停云初见
半青
视线里,风景渐渐绚丽起来。
首先是黛色的山,然后是绿得能掐出水的田野。春日里,万物疯长的那股醉人躁动正不安分地四处乱窜。骄阳早西斜了,天边的云被亮堂堂的日头晒了一天,正倚着风、怀着少女心事般的小心涌动着。两只不知名的鸟一前一后紧跟不舍,结了伴,穿空而过。
顾望的目光追着那鸟,追了好远,直到它们消失在西天的晚霞里。
再开几里路,就是停云客栈。
三年前的深秋十月,他曾来过这里,当时正好去杭州出差,路经这段高速公路,可惜并未驻足。
停云客栈并不是什么特别的地方。它平平无奇,因仿了中国风式的建筑,才得了一个文雅的名头。听人说,但凡开车打这条高速公路经过的人,若是扛不住疲累,大多都在此停顿,稍作休憩。少则一盏茶的功夫,只坐坐就走;多则三五天,真心觉得此处风景好,改了主意直接度假的,也不在少数。
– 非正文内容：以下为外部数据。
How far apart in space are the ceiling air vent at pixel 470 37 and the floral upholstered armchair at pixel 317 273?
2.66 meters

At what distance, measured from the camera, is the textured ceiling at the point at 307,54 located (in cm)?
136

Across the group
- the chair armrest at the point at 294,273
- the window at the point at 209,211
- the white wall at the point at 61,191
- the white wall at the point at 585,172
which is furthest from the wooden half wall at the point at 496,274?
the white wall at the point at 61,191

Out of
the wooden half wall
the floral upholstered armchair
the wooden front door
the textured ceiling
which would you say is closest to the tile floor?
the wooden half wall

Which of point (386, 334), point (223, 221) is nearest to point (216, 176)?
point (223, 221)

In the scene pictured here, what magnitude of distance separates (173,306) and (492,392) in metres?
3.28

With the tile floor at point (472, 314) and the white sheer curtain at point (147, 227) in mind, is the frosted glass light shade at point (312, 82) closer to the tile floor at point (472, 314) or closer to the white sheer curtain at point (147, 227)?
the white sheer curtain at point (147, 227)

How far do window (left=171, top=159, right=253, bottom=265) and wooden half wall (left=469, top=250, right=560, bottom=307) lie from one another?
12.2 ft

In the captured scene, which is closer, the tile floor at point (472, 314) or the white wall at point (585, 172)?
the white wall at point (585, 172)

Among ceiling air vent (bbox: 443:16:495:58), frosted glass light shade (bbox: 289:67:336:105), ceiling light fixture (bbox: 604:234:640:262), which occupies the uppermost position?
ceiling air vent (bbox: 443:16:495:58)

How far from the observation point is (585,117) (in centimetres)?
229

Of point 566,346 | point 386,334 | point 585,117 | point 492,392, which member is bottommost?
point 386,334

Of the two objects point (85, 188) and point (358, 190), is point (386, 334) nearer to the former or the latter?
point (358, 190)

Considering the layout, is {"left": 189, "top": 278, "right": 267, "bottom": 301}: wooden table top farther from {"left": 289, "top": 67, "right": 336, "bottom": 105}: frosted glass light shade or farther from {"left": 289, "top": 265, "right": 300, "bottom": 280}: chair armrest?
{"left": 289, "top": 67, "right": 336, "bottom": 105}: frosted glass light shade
这安静躺在江南穷山僻野处的客栈,有一个颇具诗意的好名字——停云。三年前第一眼看见它,顾望就想起了陶渊明那首情深意挚的《停云》之诗:“停云霭霭,时雨濛濛。八表同昏,平陆成江。有酒有酒,闲饮东窗。愿言怀人,舟车靡从。”
停云停云,是怀亲友的意思。
听说,客栈是一个姓高的老先生年轻时开的,算来已有三十多年的历史。前有小溪蜿蜒而过,后有高山环抱,倒像陶渊明的世外桃源,得天独厚的度假山庄。它盘桓在高速公路一隅,早已声名在外。
可谁曾想,客人来得多了,店主倒不大高兴。高老先生或许是年纪大了,又被江南的青山绿水熏陶了三十年,不胜浮世浮人之烦,因而对客人的数量和质量日渐挑剔起来。俗不可耐、大喊大叫的直接送客;惹是生非、傲慢无礼的拒不再接;度假消遣的不得超过五天,诸如此类,规矩一年比一年多。可规矩再多,条件再苛刻,也抵挡不住那些向往山林野鹤的心。总之,每年从全国各地特意赶来看山戏水冶情怀的人,只增,不减。
来停云客栈,是有公事在身。
顾望将车停在客栈门口的公路边,并没急着下车。他将手搭在半开的车窗沿,四下逡巡…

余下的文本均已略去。